If the God’s eye viewpoint is only a metaphor when applied to the totalizing abstractions of sociology, economics, or, say, Marxist analysis, a more literal sense underwrites some versions of moral economy. Many religious traditions propose distributive responses to inequality through charity and alms. Although their underlying principles and procedures vary widely (Islam, for instance, distinguishes between obligatory and supererogatory giving; Buddhist donors sustain the voluntary poverty of monks), they share certain general features. One is that they bind unrelated people together across their disparate economic circumstances. Another is that they address a question that secular thought often finds hard to answer: why should I care about inequality? If all people are equal in the eyes of God, then the believer may find the demands of justice affirmed by a principle more unassailable and less fallible than the merely human reasoning behind Immanuel Kant’s categorical imperative or Utilitarianism’s calculus, as I have argued previously.

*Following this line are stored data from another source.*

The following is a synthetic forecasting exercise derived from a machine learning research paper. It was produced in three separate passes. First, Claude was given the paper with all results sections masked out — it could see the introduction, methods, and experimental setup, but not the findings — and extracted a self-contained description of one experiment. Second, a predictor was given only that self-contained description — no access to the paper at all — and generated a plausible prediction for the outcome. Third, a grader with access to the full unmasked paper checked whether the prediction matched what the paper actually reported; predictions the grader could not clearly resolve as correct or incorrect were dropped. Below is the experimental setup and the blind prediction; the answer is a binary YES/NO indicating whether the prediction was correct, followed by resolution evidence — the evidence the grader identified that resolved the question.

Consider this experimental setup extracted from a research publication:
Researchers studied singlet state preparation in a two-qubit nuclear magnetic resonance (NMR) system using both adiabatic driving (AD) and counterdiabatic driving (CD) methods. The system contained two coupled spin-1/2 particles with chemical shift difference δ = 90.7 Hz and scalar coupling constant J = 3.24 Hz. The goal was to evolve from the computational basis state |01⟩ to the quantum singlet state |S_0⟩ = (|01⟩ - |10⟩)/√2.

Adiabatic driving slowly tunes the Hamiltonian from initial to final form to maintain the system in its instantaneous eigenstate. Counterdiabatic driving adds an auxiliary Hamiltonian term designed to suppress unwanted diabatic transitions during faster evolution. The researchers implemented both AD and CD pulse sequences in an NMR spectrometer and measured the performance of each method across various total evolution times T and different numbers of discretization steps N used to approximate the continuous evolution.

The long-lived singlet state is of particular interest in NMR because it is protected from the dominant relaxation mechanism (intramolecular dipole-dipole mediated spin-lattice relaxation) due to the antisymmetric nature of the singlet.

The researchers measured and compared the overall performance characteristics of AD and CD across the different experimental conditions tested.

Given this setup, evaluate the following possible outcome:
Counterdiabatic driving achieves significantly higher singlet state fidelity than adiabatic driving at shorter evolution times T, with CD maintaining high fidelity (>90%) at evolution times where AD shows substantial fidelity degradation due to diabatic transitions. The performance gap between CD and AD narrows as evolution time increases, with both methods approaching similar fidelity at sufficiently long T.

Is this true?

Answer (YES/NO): NO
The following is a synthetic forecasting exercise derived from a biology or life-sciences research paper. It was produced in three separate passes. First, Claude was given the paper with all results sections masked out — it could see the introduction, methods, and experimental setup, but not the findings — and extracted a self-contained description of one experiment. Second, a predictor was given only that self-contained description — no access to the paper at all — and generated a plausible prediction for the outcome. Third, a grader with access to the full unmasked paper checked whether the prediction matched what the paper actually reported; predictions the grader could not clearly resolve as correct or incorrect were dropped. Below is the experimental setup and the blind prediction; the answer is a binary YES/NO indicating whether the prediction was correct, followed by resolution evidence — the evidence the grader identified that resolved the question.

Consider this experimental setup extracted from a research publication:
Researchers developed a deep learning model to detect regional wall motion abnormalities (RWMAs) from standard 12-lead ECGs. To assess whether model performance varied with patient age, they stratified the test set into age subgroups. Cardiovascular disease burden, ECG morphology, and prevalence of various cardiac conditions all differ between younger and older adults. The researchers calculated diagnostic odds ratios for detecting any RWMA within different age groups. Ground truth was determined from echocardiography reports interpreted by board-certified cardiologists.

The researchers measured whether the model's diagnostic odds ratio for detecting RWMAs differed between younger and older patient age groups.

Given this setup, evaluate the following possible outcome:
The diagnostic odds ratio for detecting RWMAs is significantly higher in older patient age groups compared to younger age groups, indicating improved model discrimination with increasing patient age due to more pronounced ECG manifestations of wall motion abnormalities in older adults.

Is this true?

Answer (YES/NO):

Now, a common criticism of religious charity and alms (to say nothing of, say, prosperity gospels) is that they don’t address the structural or political sources of inequality. But religious traditions of moral economy sometimes do attempt this-worldly reforms, like the banks studied by Bill Maurer and Daromir Rudnyckyj, which try to observe Islam’s prohibition on interest. In doing so, they commonly ask, “What is the basis of economic value?” If the question is not always religious, even secular responses often take a metaphysical turn. Whether the ultimate source of value is thought to be gold, land, or labor, the assurance it offers turns on an ontological claim: that source is something real. The question commonly appears as semiotic anxiety: to what does money refer? For many reformers, the answer leads back to the question of justice. If money could only be securely and indexically grounded in the real sources of value, then the economy would be fair. For only then would there be no undeserved wealth, unlike, say the spurious gains of the gambler, usurer, or rent-seeker, and therefore no undeserved poverty.

To be sure, few secular observers today think that returning to the gold standard or banning usury will solve the problem of distribution. But the question of value persists. And removing “God” from the third person perspective doesn’t eliminate the question of justice. Many religious traditions propose (if rarely with success) that membership among the righteous, the chosen, the elect, the pious, the saved, or the tribe—even one’s mere humanity—should be sufficient to warrant others’ care and guarantee one’s due place within the economy. The scriptural assertion that “the poor you will always have with you” leads back from the God’s eye perspective to the second person of address, “you,” and its partner, the first person plural, “us.” And these pronouns bring us back to the street, where the most visible of the poor challenge the passerby to ask: do you count as one of us?